For a little winter warmth and nourishment, what goes down more smoothly than a steaming bowl of creamy chowder? Famous for its New England roots, with reportedly an even earlier provenance at the resourceful hands of Newfoundland fisherman, local chowder connoisseurs know that what sticks to the pot sticks to their ribs as well. In fact many have the blue ribbons to prove it. At points north, chowder competitions are just as common as pie contests and chili cook-offs, with recipes handed down many generations from fisherman’s wife to fisherman’s daughter and granddaughter.

Traditionally made with chopped clams, diced potatoes, onions, and a base of mixed cream, milk, and butter (sometimes flour is used to thicken), or with other fish or corn in place of clams, the Manhattan variety uses tomatoes in place of cream and milk and leaves out potatoes. Rhode Island, though certainly part of the six New England states, infuses its South County Style chowder (a clear broth) with bacon, onions, potatoes, and quahogs.

What I call black sheep chowders (they stray far from the fold!) can include veal, ham, beans, squid, conch, eggs, turkey, and even cranberries. Chowder is typically topped with crushed Oyster or Saltine crackers, though other accompaniments can include baking powder biscuits, corn bread, garlic bread, and more. Growing up on Cape Cod, Massachusetts, my family added lots of fresh cracked black pepper to our weekly chowder fix and didn’t confine consumption to the cold winter months. In summer, sunset often found us perched on the beach wall with a cup of chowder and basket of fried clams (pass the tartar sauce!).

Whenever you make this hearty, flavorful dish, a bowl of chowder is like a warm bath for your insides. Whether you proceed conventionally or choose to escape the usual chowder bounds, and winter or summer, your insides (not to mention your family’s insides) will surely thank you!

(Continued Below)

New England Clam Chowder
1 quart shucked clams (add water if too dry)
1/3 pound salt pork
1 large onion, minced
2 ribs celery, minced
2 large potatoes, diced
1 bay leaf
1/2 teaspoon thyme
1 quart of milk, scalded (may use half cream for thicker soup)

Data.
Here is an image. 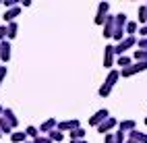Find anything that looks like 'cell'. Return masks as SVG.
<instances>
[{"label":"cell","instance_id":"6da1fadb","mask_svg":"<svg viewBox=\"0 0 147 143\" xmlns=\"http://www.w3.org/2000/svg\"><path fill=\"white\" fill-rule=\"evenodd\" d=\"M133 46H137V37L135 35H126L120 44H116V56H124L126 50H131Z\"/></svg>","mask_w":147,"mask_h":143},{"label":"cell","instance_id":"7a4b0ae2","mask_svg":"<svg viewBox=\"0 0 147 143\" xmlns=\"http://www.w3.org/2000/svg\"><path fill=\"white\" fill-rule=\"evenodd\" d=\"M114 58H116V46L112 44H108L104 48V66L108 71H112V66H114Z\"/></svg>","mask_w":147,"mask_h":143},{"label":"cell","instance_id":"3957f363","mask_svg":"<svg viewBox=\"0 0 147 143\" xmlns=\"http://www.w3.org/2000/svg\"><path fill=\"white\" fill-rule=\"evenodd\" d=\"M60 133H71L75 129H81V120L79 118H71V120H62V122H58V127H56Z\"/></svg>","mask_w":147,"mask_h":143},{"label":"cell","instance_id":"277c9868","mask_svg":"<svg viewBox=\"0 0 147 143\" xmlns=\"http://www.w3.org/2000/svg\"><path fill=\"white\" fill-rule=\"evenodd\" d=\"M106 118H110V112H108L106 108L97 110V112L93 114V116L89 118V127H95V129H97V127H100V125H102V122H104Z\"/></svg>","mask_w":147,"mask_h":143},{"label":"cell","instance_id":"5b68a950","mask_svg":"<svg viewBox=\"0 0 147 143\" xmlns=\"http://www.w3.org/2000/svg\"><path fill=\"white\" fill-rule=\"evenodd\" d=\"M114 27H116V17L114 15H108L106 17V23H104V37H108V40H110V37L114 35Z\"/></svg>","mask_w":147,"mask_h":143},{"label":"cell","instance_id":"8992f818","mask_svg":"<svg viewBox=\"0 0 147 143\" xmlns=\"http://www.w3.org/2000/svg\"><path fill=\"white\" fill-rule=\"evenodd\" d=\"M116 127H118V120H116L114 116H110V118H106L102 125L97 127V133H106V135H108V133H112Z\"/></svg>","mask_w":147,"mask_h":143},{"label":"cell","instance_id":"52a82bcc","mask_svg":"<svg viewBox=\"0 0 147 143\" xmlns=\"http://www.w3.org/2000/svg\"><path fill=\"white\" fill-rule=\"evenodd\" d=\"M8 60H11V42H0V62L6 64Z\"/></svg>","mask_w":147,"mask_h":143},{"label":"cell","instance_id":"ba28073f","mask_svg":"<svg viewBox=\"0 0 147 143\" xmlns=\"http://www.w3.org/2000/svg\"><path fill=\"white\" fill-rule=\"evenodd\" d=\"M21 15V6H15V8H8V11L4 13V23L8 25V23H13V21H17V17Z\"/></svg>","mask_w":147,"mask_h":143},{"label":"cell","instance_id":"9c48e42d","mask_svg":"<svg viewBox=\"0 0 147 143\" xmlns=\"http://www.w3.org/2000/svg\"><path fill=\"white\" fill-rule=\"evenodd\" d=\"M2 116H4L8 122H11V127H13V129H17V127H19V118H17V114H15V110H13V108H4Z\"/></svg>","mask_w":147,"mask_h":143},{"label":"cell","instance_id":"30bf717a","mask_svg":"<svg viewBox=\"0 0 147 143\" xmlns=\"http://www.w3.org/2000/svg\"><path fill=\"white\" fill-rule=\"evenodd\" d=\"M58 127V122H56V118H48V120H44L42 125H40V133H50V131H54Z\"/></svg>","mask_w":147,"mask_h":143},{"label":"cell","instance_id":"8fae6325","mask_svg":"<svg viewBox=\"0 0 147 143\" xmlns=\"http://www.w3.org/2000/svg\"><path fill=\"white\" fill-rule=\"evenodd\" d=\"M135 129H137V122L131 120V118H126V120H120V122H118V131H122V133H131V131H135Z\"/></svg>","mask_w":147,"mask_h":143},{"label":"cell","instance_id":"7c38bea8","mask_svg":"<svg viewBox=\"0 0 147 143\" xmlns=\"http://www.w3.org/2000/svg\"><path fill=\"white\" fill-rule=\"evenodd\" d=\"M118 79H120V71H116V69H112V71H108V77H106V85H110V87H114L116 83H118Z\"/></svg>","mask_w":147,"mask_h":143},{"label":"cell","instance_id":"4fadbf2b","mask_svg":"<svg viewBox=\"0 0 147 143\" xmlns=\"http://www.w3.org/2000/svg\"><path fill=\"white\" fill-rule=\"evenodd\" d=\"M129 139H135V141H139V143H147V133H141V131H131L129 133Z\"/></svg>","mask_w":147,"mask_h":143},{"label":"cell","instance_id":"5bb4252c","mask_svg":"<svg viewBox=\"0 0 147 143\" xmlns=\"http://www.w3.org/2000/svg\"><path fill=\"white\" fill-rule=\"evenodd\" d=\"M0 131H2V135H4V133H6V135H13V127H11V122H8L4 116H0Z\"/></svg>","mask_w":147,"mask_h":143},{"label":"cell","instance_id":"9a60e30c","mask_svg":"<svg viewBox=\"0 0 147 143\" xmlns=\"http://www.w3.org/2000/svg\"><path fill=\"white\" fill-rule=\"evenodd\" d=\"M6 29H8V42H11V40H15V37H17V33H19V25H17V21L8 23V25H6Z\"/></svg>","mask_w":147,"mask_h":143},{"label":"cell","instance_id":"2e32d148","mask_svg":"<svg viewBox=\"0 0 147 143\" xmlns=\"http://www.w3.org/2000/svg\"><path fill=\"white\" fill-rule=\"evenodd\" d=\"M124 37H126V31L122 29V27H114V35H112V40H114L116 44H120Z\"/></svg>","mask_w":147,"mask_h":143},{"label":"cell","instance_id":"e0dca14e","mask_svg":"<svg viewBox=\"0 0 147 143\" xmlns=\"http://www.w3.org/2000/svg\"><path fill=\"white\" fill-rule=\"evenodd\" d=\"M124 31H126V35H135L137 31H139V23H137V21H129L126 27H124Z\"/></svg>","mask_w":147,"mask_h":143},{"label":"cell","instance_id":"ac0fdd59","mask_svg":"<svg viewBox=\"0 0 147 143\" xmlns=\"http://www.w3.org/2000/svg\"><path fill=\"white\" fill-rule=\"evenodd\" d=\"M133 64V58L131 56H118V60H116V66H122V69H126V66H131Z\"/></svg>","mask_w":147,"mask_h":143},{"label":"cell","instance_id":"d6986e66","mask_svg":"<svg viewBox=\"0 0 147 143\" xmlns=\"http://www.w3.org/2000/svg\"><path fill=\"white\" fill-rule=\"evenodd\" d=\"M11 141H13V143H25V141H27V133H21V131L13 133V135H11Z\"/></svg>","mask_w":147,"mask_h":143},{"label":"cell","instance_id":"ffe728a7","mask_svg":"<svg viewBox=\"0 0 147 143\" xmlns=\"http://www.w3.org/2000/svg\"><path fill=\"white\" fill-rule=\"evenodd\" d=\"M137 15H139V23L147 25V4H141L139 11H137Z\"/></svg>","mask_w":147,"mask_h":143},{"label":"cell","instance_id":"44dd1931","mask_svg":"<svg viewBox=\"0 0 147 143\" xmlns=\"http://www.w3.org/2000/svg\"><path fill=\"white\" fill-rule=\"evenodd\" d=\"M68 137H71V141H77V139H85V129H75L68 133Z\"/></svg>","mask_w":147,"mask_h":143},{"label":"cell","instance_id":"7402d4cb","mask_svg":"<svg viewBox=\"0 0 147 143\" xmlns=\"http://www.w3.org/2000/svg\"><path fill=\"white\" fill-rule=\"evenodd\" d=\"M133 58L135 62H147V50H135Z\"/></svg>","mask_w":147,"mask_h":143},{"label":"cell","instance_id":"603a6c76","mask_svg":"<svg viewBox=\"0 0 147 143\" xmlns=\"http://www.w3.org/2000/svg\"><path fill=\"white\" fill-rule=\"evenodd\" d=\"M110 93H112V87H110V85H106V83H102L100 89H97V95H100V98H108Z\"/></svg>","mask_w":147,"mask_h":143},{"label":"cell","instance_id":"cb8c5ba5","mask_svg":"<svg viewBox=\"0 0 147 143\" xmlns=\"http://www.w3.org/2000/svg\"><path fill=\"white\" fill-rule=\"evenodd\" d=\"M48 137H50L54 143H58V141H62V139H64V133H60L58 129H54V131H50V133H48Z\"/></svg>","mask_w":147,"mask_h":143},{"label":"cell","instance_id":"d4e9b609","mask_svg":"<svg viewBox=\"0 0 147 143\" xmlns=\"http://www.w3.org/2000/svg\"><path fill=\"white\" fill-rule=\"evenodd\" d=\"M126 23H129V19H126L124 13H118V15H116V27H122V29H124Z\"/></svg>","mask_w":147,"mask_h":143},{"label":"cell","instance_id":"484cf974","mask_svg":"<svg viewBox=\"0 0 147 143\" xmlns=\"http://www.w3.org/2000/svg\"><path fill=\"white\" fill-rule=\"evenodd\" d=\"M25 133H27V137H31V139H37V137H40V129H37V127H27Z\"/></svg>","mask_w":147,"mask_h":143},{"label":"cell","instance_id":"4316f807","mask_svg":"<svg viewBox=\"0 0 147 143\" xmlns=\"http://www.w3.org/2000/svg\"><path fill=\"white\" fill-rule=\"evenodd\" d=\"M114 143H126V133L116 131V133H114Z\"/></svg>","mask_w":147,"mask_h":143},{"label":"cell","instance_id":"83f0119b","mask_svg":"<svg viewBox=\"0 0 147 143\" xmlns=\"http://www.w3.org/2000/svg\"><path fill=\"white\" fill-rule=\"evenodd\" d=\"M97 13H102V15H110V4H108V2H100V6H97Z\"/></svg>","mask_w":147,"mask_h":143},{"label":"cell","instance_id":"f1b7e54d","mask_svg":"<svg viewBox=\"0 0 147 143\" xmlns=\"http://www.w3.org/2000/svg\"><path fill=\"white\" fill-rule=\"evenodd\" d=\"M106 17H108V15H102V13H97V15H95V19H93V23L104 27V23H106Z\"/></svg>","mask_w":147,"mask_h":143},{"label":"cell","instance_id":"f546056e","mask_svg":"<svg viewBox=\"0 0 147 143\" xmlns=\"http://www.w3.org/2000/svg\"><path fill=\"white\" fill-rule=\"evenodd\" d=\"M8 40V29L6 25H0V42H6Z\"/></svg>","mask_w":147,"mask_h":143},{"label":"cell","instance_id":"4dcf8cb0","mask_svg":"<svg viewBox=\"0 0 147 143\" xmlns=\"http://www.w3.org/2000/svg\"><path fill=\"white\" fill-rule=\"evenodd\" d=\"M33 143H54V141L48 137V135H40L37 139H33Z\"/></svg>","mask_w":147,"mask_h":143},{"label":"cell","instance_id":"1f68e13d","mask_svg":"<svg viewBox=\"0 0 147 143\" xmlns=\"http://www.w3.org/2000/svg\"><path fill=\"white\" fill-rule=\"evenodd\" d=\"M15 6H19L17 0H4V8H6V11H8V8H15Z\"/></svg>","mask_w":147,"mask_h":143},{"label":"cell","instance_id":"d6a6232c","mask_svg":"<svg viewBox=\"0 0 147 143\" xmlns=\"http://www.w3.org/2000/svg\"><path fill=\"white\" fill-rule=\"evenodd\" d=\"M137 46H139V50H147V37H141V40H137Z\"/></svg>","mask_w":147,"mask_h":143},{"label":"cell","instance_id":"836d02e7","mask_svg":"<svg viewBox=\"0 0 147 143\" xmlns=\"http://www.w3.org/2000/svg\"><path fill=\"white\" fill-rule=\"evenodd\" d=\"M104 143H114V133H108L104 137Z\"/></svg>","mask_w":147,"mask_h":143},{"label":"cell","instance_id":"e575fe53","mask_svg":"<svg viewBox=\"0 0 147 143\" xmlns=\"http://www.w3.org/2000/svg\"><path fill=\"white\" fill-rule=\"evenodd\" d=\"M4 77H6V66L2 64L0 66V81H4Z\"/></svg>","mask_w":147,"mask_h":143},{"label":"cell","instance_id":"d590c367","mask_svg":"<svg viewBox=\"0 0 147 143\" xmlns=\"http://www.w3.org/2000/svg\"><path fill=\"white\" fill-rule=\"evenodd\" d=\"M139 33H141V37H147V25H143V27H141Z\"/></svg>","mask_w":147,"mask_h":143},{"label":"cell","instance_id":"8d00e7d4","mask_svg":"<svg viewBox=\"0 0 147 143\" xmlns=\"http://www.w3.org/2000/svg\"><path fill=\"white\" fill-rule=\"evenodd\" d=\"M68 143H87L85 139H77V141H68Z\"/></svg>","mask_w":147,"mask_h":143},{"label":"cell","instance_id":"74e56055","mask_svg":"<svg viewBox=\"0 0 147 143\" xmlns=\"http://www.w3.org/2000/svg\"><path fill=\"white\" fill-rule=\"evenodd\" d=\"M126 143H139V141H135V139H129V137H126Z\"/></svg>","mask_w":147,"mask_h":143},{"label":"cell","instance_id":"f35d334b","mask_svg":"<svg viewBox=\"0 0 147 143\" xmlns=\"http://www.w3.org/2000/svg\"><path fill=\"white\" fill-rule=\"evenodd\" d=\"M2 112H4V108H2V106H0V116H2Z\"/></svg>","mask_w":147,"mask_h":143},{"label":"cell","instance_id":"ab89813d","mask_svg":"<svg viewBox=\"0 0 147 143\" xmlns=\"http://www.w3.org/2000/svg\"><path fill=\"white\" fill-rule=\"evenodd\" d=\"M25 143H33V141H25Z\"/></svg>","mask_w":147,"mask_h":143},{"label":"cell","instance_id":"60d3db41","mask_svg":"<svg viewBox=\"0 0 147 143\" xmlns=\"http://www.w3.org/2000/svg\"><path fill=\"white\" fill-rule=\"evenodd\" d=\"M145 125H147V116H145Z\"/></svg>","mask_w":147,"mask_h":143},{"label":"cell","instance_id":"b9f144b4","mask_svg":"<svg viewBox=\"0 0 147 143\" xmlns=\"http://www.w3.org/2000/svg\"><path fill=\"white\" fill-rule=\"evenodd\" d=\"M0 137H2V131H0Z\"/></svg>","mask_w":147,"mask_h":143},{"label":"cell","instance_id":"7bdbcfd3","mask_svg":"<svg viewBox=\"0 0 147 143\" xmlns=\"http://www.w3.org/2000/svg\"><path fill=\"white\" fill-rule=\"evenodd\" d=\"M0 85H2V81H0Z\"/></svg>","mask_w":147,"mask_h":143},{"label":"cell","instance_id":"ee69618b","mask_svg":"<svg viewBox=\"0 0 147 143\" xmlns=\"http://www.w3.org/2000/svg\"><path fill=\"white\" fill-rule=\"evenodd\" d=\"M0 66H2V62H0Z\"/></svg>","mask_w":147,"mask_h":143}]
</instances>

Objectives.
A: Name every ingredient that the chowder text says its "black sheep chowders" can include.
B: Continue the chowder text, starting after its final line.

Results of the exercise.
A: veal, ham, beans, squid, conch, eggs, turkey, cranberries

B:
1/2 cup of butter
1/4 cup of flour
Salt and pepper

Drain and chop clams, reserving liquid (may substitute 5-pound can chopped clams). Fry salt pork in a heavy pan until all fat is rendered; add onions and celery and brown lightly. Add butter; melt. Blend in flour and stir constantly for 5 minutes. Add clams, potatoes, milk, clam liquid, bay leaf, and thyme. Cook until the potatoes are tender. If desired, add fish and/or shellfish to make seafood chowder.

Manhattan Clam Chowder
2 bacon slices, cut into 1/2-inch squares
1/3 cup chopped onion
3 tablespoons diced (1/3 inch) green bell pepper
3 tablespoons diced (1/3 inch) celery
2/3 cup diced (1/3 inch) peeled boiling potato (1 small)
1 (8-oz) bottle clam juice
1 cup canned diced tomatoes (8 oz), including juice
1 1/2 dozen small hard-shelled clams (1 1/2 to 2 inches in diameter; 2 pounds total), scrubbed well
2 tablespoons chopped fresh flat-leaf parsley

Cook bacon in a 2- to 3-quart heavy saucepan over moderate heat, stirring, until golden, about 5 minutes. Reduce heat to moderately low, then add onion, bell pepper, and celery. Cook, stirring until softened, about 5 minutes. Stir in potato, bottled clam juice, and tomatoes (with juice) and simmer, covered, 10 minutes. Stir in clams and simmer, covered, stirring occasionally, until clams open wide, 8 to 10 minutes. (Discard any clams that after 10 minutes have not opened as they are raancid.) Remove pan from heat.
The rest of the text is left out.